What you are asked to do.
Each line, starting at the one with "Schneider (Frères) SM 211" and running to the end of the data below, is to be set down again exactly, both ends included; leave pictures out.

Available data.
*** Block opens ***

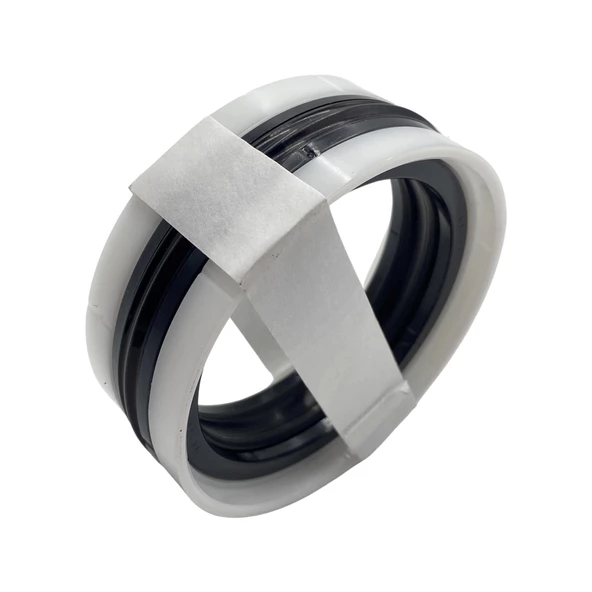 Piston Keçesi Kompakt Set Nbr K18 - 38x50x20.5 - Resim 2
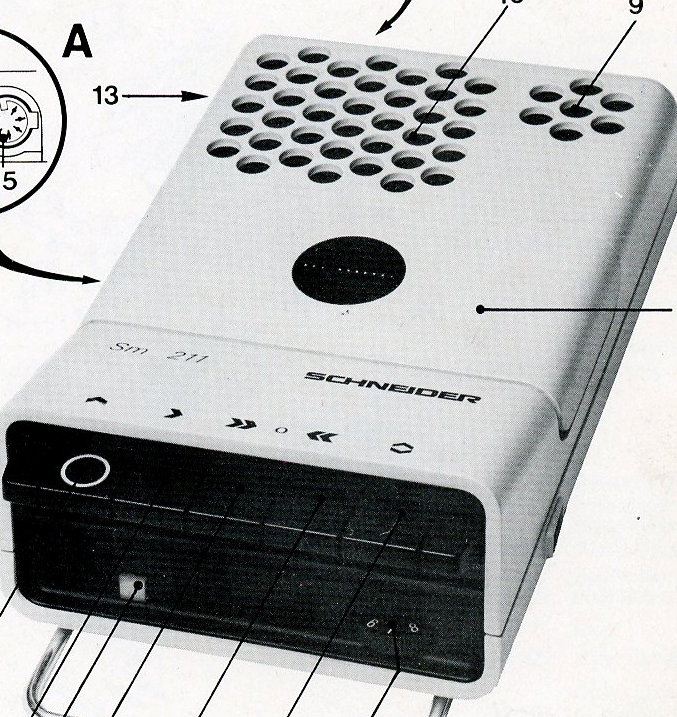 Schneider (Frères) SM 211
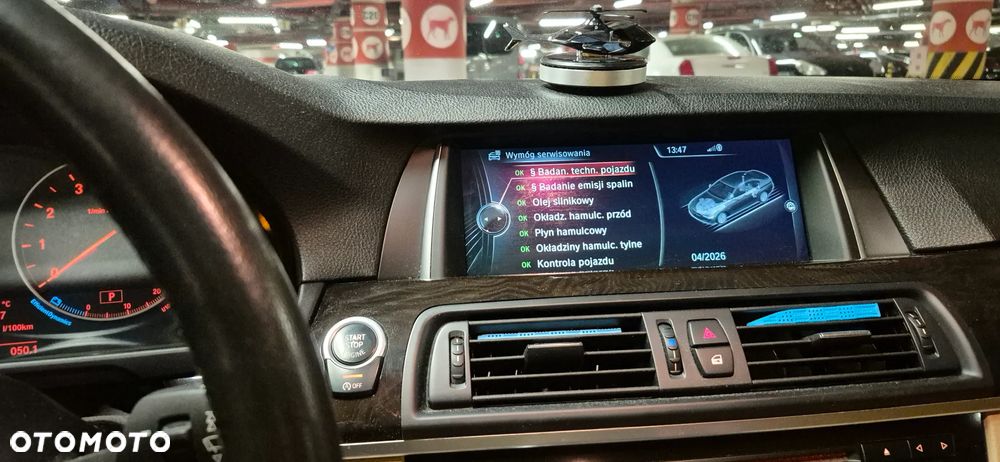 BMW Seria 5 528i xDrive Sport-Aut Modern Line - 10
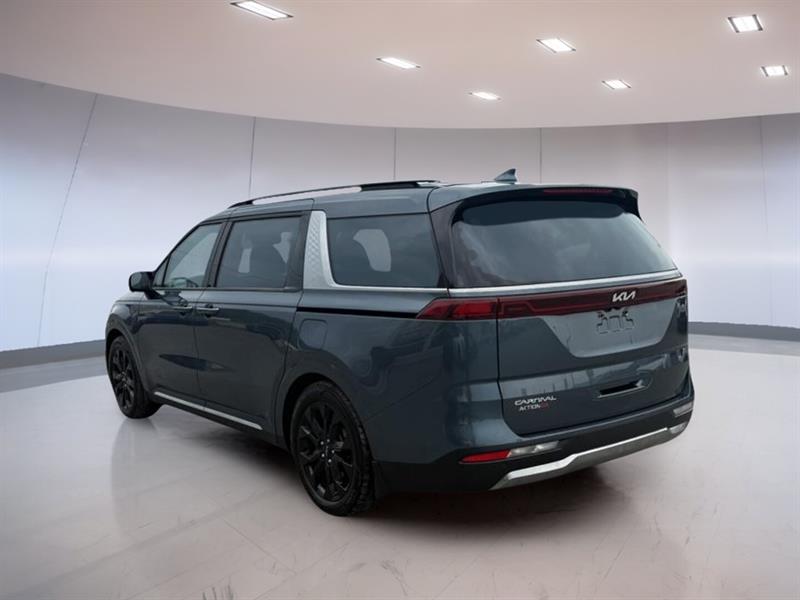 kia Carnival 2024 - 4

*** Block closes ***

Solution for this problem.
 Schneider (Frères) SM 211
 BMW Seria 5 528i xDrive Sport-Aut Modern Line - 10
 kia Carnival 2024 - 4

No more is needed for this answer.